Review by Choice Review
The French original of this volume was published as Encyclop'edie du blues (Lyon, 1979). Herzhaft has also written two brief monographs on popular genres Le Blues (1981) and La Country-music (1984) in the French series "Que sais-je?" The second of Herzhaft's works to appear in translation from this publisher, the encyclopedia follows Long Blues in A minor (1988). The encyclopedia's preface credits most of the major American and French blues specialists for their assistance. Alas, they evidently were not readers of the final draft. The subject is one to which the author is devoted, but not as a scholar. The biographical entries are not critical, and no effort has been made to provide documentation for more than the casual reader, despite the end matter: a respectable classified bibliography, a terse but annotated discography (including recorded anthologies), a listing of titles regarded as "standards," a directory of musicians by their instruments, and an index. Symptomatic of cautions needed regarding the hard facts is the matter of life dates, normally at variance (but without explanation) with those painstakingly provided in Sheldon Harris's splendid Blues Who's Who (CH, Jun'80). Including Harris, 52 sources cite Chuck Berry's birth in 1926, but 1931 is reported here; no death date is offered for Cripple Clarence Lofton even if all major references agree on 1957; yet deaths that occurred in the year of this publication are provided. Recommended only for libraries wishing comprehensive collections on the blues. D. -R. de Lerma; Columbia College (IL)

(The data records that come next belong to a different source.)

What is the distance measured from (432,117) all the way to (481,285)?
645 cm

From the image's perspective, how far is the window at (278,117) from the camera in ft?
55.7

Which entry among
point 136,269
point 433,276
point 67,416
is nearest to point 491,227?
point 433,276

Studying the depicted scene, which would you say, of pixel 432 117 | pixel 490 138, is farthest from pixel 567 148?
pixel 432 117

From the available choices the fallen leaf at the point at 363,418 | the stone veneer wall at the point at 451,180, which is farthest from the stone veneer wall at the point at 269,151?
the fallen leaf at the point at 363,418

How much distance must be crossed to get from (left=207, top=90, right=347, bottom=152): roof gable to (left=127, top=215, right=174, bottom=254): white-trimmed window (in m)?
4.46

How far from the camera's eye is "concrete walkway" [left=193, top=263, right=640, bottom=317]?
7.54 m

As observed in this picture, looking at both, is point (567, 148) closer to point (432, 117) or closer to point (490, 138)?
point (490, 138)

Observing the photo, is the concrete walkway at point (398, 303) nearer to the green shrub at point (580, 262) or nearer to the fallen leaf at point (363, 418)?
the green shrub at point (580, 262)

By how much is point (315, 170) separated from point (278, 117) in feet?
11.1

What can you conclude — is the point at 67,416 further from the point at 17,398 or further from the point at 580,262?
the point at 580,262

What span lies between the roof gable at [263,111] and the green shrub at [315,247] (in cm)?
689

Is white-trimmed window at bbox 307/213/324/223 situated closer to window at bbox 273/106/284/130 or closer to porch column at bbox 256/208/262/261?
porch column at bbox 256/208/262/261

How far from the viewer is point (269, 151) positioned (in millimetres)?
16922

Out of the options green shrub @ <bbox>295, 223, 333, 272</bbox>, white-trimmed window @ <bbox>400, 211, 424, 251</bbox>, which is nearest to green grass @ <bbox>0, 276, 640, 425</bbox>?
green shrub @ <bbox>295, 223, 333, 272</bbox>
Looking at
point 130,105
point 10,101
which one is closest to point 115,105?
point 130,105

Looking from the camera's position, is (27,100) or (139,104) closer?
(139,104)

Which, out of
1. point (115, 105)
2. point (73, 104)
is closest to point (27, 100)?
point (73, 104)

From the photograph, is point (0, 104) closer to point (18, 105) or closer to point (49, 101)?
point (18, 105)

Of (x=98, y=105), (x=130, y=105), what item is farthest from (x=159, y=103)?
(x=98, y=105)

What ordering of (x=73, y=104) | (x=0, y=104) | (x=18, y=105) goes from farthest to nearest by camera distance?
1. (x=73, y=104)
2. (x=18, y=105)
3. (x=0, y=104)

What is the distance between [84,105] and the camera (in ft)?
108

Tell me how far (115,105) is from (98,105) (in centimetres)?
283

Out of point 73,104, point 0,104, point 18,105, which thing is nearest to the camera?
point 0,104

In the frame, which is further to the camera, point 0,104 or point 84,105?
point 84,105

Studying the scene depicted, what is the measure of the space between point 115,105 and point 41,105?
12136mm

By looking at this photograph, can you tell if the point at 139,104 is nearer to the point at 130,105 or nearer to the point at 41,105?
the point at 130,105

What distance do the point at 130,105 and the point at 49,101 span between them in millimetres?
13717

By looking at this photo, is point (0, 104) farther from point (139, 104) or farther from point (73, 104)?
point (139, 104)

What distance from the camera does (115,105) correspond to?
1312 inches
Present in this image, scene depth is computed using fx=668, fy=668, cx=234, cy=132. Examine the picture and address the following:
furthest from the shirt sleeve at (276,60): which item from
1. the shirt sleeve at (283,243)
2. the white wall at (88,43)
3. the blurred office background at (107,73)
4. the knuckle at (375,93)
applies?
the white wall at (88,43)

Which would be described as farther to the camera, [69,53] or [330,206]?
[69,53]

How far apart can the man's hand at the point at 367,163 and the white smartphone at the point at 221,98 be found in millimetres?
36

Copyright American Library Association, used with permission.
Review by Booklist Review
Herzhaft's Encyclopedia of the Blues has been translated from the French for American audiences. It covers a wide variety of topics. Entries are mainly biographical but also include genres, festivals, instruments, and styles. Biographical entries include dates of birth and death, if appropriate. They stress career influences, achievements, performances, and style rather than personal life. A limited number of recordings are noted in the sketches. Artists are listed under their popular names. For a performer like Barbecue Bob, there are no cross-references from his real name, nor is his real name in the index. Some people are discussed under such genres as Blues Shouters, Female Blues Singers, and White Blues. There are references from the names of those performers to the group entry. Some of these people deserve entries of their own, especially such performers as Alberta Hunter and Paul Butterfield. Other entries range from American Folk Blues Festival, which was a part of the European revival of the blues, to histories of instruments (Bass), definitions of genres (Delta Blues), and histories of musical styles in famous blues cities (Chicago). The volume closes with a select bibliography arranged by subject. A discography of 200 important blues albums doesn't compare with the recent Down Home Guide to the Blues [RBB N 1 91]. There is also a list of 300 classic blues songs with a brief history of each and a list of musicians arranged by the instrument they played. Large black-and-white photographs add interest. Blues Who's Who (1979) is perhaps the most comparable work. The Encyclopedia of the Blues presents biographical material in a narrative form as opposed to Blues Who's Who, which is a chronological listing of accomplishments. Blues Who's Who is only biographical. The two books don't always agree on facts. Texas Alexander, for example, was born variously in 1880 and 1890 and died in 1954 and 1955. The Encyclopedia of the Blues is, of course, more current and has broader coverage. Libraries owning Blues Who's Who and getting few blues-related questions may want to pass, but for libraries with an active blues audience, this will be a good addition. (Reviewed Jan. 1, 1993)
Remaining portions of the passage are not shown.